Ce n'est pas une activité cérébrale. C'est exactement ce que tu appelles le libre changement de soi incarné en actes — mais enraciné dans une tradition qui le précède et le nourrit, plutôt que livré à la seule subjectivité de chacun. Cette approche peut être féconde dans chaque tradition pour celui qui cherche à l'incarner vraiment : intégrer en soi la vie du texte jusqu'à ce qu'il devienne sa propre parole, sa propre Torah vivante — et de là seulement, l'incarner avec le meilleur de soi dans le monde. C'est ce que la fréquentation de la tradition juive m'a en tout cas appris à chercher.

Et c'est précisément ce qu'Amos exigeait déjà : non une réforme des idées, mais un shuv — un retournement qui engage le corps, la volonté, les pratiques concrètes de tous les jours. La tsedaqa n'est pas une valeur à contempler — c'est une pratique à maintenir, un torrent à entretenir contre la tendance naturelle de l'eau à croupir.

La voie personnelle à inventer sans méthode ni recette que tu appelles de tes vœux — c'est cela, le hiddush. Non pas une révolution des idées, mais la révolution intérieure de quelqu'un qui a décidé d'écrire sa propre Torah — c'est-à-dire de vivre ce qu'il comprend, d'incarner ce qu'il reçoit, de transformer en actes ce que son texte — sa Torah — lui confie.
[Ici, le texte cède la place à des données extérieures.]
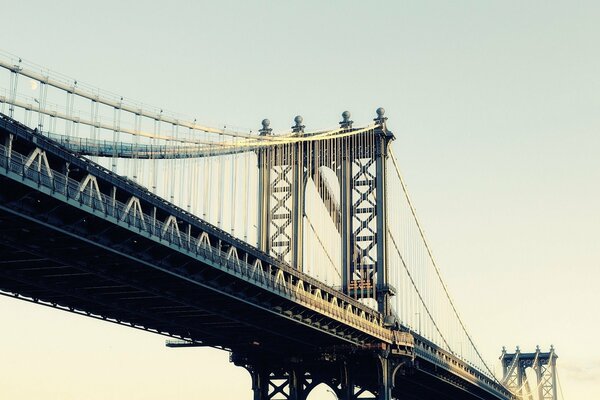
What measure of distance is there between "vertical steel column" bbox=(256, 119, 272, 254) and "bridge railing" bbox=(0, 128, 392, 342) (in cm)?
1017

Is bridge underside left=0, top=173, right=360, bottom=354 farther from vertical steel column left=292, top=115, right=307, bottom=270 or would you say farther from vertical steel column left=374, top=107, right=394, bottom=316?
vertical steel column left=374, top=107, right=394, bottom=316

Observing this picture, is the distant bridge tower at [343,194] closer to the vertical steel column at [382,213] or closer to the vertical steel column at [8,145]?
the vertical steel column at [382,213]

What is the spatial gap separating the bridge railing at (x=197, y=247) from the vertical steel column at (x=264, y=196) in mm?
10166

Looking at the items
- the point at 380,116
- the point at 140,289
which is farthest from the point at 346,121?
the point at 140,289

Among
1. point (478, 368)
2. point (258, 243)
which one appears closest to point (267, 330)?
point (258, 243)

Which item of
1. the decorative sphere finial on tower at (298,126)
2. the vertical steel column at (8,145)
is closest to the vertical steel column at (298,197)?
the decorative sphere finial on tower at (298,126)

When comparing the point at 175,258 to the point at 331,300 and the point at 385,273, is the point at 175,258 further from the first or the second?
the point at 385,273

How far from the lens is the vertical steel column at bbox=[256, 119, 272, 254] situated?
89938mm

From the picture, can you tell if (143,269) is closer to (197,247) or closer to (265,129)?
(197,247)

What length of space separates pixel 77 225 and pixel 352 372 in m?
45.2

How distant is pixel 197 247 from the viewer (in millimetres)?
58094

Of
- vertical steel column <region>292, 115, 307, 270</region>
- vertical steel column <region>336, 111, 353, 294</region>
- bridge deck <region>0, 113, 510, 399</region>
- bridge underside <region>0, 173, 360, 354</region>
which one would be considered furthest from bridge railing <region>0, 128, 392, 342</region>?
vertical steel column <region>292, 115, 307, 270</region>

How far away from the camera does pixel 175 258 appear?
5794cm

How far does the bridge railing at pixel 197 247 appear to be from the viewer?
45281 millimetres
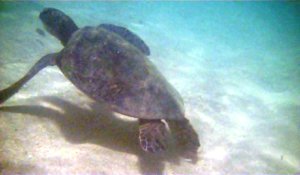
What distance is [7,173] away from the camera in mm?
3340

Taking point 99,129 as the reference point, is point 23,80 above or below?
→ above

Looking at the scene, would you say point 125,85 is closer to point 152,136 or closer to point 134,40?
point 152,136

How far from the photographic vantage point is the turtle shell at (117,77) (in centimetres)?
434

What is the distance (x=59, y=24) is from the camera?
20.6 ft

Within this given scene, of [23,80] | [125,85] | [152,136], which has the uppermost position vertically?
[125,85]

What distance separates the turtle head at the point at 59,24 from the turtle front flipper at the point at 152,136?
10.7ft

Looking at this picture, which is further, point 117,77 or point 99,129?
point 99,129

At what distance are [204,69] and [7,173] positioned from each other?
9346mm

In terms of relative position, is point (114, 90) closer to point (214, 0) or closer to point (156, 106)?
point (156, 106)

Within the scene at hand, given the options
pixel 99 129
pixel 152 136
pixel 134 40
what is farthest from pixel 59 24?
pixel 152 136

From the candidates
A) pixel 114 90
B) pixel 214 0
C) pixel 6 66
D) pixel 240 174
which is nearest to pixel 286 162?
pixel 240 174

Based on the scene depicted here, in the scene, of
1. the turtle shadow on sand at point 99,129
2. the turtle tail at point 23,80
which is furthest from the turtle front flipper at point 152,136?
the turtle tail at point 23,80

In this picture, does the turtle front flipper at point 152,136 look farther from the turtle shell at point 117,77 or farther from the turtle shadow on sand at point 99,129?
the turtle shadow on sand at point 99,129

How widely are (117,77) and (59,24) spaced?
2736 millimetres
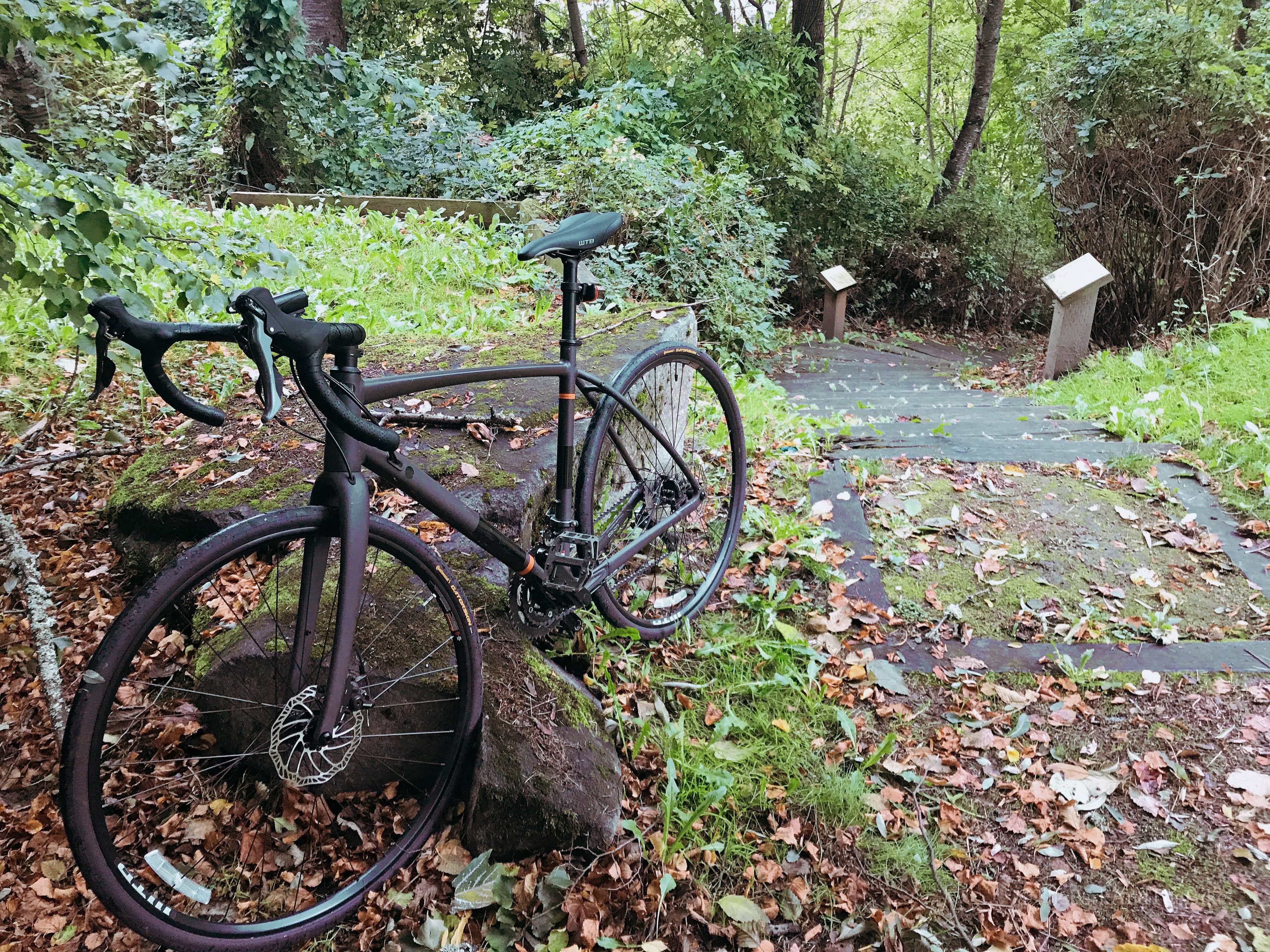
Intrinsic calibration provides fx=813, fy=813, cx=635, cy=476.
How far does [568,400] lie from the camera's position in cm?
242

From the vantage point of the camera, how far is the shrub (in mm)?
6543

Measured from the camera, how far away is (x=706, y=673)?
2871 millimetres

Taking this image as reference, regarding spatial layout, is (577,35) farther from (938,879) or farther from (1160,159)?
(938,879)

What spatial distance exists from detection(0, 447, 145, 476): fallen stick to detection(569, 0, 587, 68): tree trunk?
30.9ft

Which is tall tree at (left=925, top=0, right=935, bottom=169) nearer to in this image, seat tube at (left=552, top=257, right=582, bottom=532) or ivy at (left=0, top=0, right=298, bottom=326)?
seat tube at (left=552, top=257, right=582, bottom=532)

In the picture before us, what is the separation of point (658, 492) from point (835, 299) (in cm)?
853

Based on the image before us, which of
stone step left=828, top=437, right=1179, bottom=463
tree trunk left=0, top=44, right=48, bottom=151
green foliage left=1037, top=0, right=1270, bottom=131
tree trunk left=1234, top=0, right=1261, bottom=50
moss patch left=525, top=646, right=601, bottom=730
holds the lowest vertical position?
moss patch left=525, top=646, right=601, bottom=730

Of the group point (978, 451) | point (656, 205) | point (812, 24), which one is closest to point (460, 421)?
point (978, 451)

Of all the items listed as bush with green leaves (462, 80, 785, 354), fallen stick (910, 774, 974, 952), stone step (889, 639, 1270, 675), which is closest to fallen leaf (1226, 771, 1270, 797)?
stone step (889, 639, 1270, 675)

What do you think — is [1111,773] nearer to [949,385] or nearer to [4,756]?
[4,756]

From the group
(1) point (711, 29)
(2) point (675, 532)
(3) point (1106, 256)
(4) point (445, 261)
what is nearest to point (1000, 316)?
(3) point (1106, 256)

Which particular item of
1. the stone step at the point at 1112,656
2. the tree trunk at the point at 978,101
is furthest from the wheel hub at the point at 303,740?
the tree trunk at the point at 978,101

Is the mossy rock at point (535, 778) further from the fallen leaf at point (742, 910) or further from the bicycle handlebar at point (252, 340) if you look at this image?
the bicycle handlebar at point (252, 340)

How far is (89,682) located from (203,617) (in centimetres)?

En ce sens, Amos et le Sermon sur la Montagne disent la même chose — et ils la disent tous deux contre les institutions qui les ont récupérés.

Avatar de Patrick Thazard

Merci pour cette interprétation du hiddush.

Le lecteur intéressé peut lire Amos et le Sermon sur la Montagne pour méditer et peut-être s'en nourrir.